McCoy: Interleague play a struggle for Reds

Cincinnati has worst record in major leagues since games against AL began in 1997

With a nasty forecast of an all-day downpour at Progressive Field, the Cincinnati Reds-Cleveland Indians game scheduled for Sunday was postponed.

As far as the Reds are concerned, it wouldn’t be a bad idea to postpone all ther interleague games. And take the Ohio Cup away, too.

Since interleague play began in 1997, it has been an exercise in abject futility for the Reds. They have the worst interleague record of any team in the majors.

Their record is 170-230, a .425 percentage. They haven’t had a winning interleague record for a season since 2013 when they were 11-9. Since then they are 55-90.

And the Ohio Cup? That’s the trinket that only the TV folks talk about. It’s a trophy that goes each year to the winner of the Reds-Indians series.

The Reds haven’t won it since 2014.

If the game had been played Sunday and the Reds won, they would have finally retrieved the award and carted it with them on the rest of their trip to Pittsburgh and Denver.

As it stands, the Reds lead the series, 3-2, and will have to await the makeup game Monday, Aug. 9, to see who owns the cup. The Reds have to win. If they lose and the series is 3-3, Cleveland keeps the cup because if they split the series it stays with the team currently holding it.

With all this in mind, does Reds manager David Bell believe interleague play has outlived its usefulness? Certainly, the novelty is long gone.

“I’m used to it,” said Reds manager David Bell. “I don’t know for sure where we’re headed with it. I do think a lot is going to change over the next couple of years.

“I’ve enjoyed it and I don’t have any reasons off the top of my head to get rid of it,” he added. “I do like competing within our own division, that’s a great part of what we do, especially in our division. It’s great competition.”

Each year, the Reds play interleague games against team in the same division.
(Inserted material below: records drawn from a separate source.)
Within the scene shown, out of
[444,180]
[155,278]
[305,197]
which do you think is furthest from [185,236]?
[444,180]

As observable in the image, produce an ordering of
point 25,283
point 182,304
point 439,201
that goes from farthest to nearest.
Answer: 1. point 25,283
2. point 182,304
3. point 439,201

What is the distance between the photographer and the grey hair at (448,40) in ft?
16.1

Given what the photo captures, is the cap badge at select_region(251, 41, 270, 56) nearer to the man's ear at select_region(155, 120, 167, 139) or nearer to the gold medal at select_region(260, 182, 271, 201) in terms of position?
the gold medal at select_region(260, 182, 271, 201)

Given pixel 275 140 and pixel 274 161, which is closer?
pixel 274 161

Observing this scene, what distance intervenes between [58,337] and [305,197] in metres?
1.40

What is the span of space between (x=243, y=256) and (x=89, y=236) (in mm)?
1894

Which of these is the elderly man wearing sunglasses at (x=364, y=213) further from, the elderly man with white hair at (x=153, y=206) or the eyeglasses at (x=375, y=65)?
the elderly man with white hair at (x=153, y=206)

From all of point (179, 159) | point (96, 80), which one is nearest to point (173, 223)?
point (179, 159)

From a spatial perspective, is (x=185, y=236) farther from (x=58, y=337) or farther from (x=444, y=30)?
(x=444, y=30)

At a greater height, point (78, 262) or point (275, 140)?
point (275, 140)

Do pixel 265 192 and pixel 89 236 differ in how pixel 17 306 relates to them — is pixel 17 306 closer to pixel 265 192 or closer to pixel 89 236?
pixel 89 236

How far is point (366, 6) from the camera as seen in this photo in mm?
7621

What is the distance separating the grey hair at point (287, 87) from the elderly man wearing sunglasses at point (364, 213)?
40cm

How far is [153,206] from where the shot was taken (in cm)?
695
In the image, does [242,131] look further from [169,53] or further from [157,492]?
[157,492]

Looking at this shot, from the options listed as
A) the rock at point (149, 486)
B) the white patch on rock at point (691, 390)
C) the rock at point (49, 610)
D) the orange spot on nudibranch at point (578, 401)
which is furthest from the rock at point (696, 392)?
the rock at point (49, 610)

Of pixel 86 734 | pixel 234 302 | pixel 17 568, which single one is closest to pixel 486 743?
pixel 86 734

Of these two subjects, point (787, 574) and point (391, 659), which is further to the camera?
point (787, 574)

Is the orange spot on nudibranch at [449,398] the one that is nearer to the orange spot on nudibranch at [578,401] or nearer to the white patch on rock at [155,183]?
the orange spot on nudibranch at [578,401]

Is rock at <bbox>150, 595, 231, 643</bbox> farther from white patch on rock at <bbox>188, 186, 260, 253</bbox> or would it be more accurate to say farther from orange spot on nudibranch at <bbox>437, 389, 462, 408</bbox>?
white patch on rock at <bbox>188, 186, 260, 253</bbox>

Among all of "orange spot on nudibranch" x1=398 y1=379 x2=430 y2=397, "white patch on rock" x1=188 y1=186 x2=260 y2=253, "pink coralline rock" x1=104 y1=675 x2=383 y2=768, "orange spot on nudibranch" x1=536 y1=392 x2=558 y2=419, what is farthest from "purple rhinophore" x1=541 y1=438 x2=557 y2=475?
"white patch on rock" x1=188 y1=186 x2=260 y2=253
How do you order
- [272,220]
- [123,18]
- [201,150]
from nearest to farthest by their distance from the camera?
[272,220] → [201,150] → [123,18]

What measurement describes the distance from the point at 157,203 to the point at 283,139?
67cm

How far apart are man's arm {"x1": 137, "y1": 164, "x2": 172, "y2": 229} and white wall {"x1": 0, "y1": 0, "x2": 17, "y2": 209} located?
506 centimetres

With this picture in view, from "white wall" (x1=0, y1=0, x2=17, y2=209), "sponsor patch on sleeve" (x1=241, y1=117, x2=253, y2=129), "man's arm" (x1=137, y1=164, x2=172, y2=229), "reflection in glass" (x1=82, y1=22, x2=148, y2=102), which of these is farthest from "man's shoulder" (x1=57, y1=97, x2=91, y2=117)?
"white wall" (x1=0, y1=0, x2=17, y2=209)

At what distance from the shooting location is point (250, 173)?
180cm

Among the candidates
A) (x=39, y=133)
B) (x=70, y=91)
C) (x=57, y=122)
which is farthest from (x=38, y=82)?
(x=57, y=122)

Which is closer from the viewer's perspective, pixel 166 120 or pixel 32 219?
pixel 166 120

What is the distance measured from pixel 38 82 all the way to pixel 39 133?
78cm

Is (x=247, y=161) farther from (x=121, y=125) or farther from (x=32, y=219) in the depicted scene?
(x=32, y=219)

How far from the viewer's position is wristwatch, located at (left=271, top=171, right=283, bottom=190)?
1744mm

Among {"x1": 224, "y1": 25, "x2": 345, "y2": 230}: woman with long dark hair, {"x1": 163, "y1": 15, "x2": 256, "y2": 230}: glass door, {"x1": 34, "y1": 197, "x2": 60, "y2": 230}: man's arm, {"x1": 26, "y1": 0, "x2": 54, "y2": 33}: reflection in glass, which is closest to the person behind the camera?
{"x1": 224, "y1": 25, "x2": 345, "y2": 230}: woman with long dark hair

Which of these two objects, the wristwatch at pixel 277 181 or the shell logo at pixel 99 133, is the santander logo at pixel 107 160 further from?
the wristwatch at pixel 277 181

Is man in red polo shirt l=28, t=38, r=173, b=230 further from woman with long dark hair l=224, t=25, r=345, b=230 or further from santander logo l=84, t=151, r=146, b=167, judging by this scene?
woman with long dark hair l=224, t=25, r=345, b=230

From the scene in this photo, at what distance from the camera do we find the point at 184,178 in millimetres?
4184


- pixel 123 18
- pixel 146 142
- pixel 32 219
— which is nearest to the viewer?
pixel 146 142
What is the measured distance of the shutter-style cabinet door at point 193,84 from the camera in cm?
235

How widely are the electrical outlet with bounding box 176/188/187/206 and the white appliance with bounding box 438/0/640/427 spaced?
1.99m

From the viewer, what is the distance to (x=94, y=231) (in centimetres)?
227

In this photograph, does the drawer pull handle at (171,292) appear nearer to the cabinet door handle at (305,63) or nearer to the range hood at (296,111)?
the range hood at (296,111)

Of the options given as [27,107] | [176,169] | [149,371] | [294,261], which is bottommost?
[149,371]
One year it is against American League East teams, the next year it might be the AL West and the next year the AL Central.

The Reds, though, play the Indians as a “natural rival” every year and this year are also matched against the rest of the AL Central.

“No reasons I can think of to get rid of it,” said Bell, referring to interleague play and obviously not fully aware of his team’s interleague history.

The postponement is a bit of a welcome respite for the Reds because they are at the beginning of playing 30 games in 31 days.

It enables Bell to give his starting staff an extra day off heading into a three-game series beginning Monday night against the last-place Pirates in Pittsburgh.

The rotation was moved back a day, meaning Tyler Mahle, Jeff Hoffman and Sonny Gray face the Pirates.

“We’re about to go on a long stretch without an off day, so this could really work good for us,” said Hoffman, pushed back from Monday to Tuesday. “It’s nice for that little extra breathing room and you get a little more time to prepare.”

Said Bell, “It is going to be a lot of games in a lot of days, but we have had a lot of off days (two last week). This is different than a scheduled off day. You are kinda geared up for a game. But we’ll make it productive with some meetings and workouts while we’re here before we head out to Pittsburgh.”

The team was at Progressive Field all morning and were not scheduled to embark via four buses for the 175-mile across I-76 trip until 3 p.m.